Among the lines below, return each one that contains the word "scientific".

## RECORDS FOR THIS TASK
• • • •

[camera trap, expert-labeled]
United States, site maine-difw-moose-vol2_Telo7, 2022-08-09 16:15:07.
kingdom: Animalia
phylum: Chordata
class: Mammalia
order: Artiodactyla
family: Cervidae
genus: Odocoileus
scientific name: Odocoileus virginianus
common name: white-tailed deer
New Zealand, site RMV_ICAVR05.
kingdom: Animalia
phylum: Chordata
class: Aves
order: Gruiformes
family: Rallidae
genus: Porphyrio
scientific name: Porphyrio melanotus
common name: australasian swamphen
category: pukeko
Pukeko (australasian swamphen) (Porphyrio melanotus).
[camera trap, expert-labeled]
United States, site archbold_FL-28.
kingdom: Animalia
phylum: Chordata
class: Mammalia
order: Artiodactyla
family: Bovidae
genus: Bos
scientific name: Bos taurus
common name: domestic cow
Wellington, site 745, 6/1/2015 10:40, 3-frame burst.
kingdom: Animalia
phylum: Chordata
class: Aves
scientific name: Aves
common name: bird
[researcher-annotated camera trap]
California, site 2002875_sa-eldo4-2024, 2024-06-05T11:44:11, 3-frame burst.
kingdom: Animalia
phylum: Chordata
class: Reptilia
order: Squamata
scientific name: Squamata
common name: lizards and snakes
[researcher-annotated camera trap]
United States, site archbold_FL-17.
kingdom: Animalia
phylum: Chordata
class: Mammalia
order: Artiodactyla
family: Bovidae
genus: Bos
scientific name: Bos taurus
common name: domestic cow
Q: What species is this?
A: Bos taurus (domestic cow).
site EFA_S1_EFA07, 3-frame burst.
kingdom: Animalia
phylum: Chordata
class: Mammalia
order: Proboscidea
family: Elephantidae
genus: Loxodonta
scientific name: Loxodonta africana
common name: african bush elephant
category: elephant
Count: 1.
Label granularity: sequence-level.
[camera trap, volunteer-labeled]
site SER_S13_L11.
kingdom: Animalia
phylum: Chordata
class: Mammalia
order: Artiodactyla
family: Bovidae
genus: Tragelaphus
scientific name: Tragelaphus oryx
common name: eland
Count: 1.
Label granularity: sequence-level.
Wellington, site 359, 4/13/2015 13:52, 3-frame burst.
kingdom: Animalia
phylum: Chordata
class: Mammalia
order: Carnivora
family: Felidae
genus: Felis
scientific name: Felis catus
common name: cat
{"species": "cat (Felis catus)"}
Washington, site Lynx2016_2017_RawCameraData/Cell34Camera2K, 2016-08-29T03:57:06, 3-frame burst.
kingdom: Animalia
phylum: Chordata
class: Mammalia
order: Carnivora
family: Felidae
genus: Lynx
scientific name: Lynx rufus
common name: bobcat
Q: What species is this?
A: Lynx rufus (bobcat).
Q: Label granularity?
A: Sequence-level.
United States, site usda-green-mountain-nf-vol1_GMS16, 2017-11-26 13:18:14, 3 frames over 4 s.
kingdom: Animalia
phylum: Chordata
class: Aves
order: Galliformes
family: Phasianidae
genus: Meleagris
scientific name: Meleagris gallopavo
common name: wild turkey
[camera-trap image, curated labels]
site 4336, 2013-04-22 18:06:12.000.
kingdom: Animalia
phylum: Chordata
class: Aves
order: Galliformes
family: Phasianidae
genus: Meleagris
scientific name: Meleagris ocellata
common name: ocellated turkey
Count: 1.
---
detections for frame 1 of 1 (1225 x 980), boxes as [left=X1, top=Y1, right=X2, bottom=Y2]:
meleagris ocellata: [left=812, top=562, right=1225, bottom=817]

• • • •

## REPLY TO THE EXERCISE
scientific name: Odocoileus virginianus
scientific name: Porphyrio melanotus
scientific name: Bos taurus
scientific name: Aves
scientific name: Squamata
scientific name: Bos taurus
scientific name: Loxodonta africana
scientific name: Tragelaphus oryx
scientific name: Felis catus
scientific name: Lynx rufus
scientific name: Meleagris gallopavo
scientific name: Meleagris ocellata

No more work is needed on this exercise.